The aquatope on white sand – This week’s episode deals with Fuuka being recognized, first by a coworker who happens to be deep into idol culture and later by a trio of curious teens. The bizarre public afterlife of people who aren’t famous but used to be is a fascinating and very complicated topic, and I’m glad that aquatope is not just conveniently forgetting Fuuka’s recent past. Something that’s interesting to me is that it’s not totally clear whether Fuuka actually regrets leaving the industry or if she thinks putting it behind her was the right choice. At different points in this episode you can make the case for either stance.

Blue Reflection Ray – This show is draining, man.
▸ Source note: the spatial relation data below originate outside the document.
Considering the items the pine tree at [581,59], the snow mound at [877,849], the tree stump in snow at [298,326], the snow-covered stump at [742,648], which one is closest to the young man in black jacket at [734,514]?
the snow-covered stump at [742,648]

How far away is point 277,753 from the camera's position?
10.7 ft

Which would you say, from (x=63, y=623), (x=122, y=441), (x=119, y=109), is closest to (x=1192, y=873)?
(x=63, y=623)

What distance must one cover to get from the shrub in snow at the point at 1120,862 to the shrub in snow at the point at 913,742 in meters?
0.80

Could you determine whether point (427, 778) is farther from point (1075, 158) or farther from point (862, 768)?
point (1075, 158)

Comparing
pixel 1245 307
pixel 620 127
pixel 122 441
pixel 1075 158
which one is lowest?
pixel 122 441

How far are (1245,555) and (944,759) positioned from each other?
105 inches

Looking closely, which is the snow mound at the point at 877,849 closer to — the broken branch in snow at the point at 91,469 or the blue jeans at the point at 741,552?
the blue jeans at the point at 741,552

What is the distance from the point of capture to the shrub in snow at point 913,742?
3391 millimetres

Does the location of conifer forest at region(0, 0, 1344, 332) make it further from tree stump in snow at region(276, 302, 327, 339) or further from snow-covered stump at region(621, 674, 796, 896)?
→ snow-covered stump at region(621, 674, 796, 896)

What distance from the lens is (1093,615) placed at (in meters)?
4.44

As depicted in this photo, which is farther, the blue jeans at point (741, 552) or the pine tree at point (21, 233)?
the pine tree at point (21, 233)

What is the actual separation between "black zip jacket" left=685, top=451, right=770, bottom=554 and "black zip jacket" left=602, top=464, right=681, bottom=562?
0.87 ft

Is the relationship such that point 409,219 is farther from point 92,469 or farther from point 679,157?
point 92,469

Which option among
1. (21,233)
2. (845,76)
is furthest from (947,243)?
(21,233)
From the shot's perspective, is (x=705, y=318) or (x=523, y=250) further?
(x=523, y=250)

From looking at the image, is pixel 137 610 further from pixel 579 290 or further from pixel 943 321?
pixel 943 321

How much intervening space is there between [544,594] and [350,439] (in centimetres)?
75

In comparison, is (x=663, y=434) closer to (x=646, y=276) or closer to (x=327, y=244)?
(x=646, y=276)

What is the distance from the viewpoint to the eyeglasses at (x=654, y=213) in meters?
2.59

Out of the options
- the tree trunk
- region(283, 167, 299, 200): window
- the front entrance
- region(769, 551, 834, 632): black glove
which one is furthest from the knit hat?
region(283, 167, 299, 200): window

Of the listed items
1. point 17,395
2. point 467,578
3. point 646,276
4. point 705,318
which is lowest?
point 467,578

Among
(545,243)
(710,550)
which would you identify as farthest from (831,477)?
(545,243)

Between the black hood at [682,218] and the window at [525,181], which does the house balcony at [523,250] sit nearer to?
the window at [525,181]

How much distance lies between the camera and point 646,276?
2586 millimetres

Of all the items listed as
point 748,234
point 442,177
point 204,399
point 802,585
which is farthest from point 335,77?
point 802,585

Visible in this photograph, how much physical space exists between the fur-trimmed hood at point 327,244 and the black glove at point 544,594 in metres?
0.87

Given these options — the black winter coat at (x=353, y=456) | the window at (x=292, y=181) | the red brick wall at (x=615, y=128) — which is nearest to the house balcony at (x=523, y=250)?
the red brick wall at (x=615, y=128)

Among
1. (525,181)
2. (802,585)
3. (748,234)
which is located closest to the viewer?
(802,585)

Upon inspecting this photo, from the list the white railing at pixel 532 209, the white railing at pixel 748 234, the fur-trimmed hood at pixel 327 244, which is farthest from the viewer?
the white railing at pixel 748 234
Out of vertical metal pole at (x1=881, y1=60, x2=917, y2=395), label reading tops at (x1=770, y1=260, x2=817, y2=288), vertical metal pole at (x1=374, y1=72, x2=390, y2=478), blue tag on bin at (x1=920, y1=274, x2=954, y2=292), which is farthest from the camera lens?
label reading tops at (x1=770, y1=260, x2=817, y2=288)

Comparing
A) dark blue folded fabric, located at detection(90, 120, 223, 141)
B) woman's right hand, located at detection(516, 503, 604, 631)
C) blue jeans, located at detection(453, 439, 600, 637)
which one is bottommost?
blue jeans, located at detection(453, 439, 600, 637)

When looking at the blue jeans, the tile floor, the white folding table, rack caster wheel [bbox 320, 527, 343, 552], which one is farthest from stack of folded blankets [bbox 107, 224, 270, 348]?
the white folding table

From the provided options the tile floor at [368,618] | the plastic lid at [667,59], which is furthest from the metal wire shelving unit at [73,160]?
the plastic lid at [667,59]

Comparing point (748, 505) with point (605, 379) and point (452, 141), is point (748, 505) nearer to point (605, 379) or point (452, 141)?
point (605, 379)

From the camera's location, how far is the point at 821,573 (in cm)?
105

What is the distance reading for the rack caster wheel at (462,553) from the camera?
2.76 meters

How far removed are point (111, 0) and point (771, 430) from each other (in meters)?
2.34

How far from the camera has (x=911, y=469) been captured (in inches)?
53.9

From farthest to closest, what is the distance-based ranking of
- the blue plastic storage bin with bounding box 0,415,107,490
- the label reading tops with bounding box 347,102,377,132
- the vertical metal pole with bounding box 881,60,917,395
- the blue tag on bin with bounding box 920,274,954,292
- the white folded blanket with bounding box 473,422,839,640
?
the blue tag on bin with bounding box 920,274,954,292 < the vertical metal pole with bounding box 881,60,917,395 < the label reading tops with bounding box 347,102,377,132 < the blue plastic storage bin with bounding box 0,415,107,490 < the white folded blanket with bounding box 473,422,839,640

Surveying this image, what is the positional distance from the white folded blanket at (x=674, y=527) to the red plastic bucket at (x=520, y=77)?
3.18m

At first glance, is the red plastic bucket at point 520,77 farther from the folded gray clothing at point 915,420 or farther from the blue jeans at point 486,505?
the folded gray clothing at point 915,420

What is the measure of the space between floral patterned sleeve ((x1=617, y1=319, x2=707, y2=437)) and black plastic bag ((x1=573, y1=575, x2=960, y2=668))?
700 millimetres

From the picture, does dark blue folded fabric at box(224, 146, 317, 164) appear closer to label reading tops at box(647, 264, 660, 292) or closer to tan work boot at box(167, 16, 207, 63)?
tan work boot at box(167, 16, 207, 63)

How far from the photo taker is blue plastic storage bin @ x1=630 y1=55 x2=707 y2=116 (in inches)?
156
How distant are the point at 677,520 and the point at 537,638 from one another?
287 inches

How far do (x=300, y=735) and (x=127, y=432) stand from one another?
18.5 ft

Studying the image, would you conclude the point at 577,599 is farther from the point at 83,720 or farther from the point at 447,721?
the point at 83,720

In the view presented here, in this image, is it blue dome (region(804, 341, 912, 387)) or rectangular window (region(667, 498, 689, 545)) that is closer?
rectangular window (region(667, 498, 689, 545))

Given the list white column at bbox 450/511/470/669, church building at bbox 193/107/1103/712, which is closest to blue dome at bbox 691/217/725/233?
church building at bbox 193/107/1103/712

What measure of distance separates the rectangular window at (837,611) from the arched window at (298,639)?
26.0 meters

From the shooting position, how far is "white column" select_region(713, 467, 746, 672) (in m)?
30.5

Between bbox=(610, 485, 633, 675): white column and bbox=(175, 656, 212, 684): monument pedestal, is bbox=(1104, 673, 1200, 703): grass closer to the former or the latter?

For as good as BRR is, the fact that its episodes contain so much exposition combined with how heavy the show gets can definitely lead to episodes like this one where watching them just kinda feels exhausting. That may sound negative but I actually think that’s a positive trait. Is that weird? It’s probably weird.

The Detective is Already Dead – With the constant torrent of new anime, there’s a pressure to only let yourself watch the best of the best. Things that are masterpieces or at least seem like they’ll get into that conversation. If you subscribe to that philosophy, you can go ahead and move Detective to your Dropped list now. Detective is not the best, it’s honestly not even very good. But, when I find myself auditing my own time once a week (as I always do, it’s a bad habit arguably), I ask myself, “am I still getting anything out of this show?” Inevitably, I walk away answering “yes.”

Detective is…just kind of flummoxing. It has middling production values, and consists almost entirely of dialogue. (A trait I imagine works a little better in the original light novels.) Nonetheless, once or twice per episode it will do something that reels me back in, and temporarily banishes my skepticism. This week it was Nagisa talking down badly-traumatized cyborg idol Yui as she threatened both her and her co-lead with a pistol. Yet, while I maintain that Detective‘s problems have never been rooted in its premise (which I believe absolutely can be put to compelling ends), the fact remains that when Siesta reappears in a flashback in the post-credits, she is a dynamic, charismatic, theatrical presence that the show has no access to without her. Thus, the question of what happened to Siesta and how it will be resolved, and consequently whether Detective will ever actually earn its premise, is still an open one. She remains a compelling character, even in absence. A true “subtracted woman” who exists outside of the very narrative she controls. What can you do? The detective is dead already.

Magia Record Puella Magi Madoka Magica Side Story Season 2 -The Eve of Awakening- – I made most of my thoughts on MagiReco’s second season premiere pretty clear in my writeup for GGA. But it bears repeating; this is probably the best premiere of the year. It is pure “fanservice” in the older sense of the word; it’s a love letter to Madoka Magica as a franchise, the fans who are still ride-or-die for it ten years later, and the magical girl genre itself. It’s an open question as to whether the rest of the season will live up to the admittedly very high standard set by this premiere, but even if it doesn’t, I remain confident the show’s going to continue to be worth watching.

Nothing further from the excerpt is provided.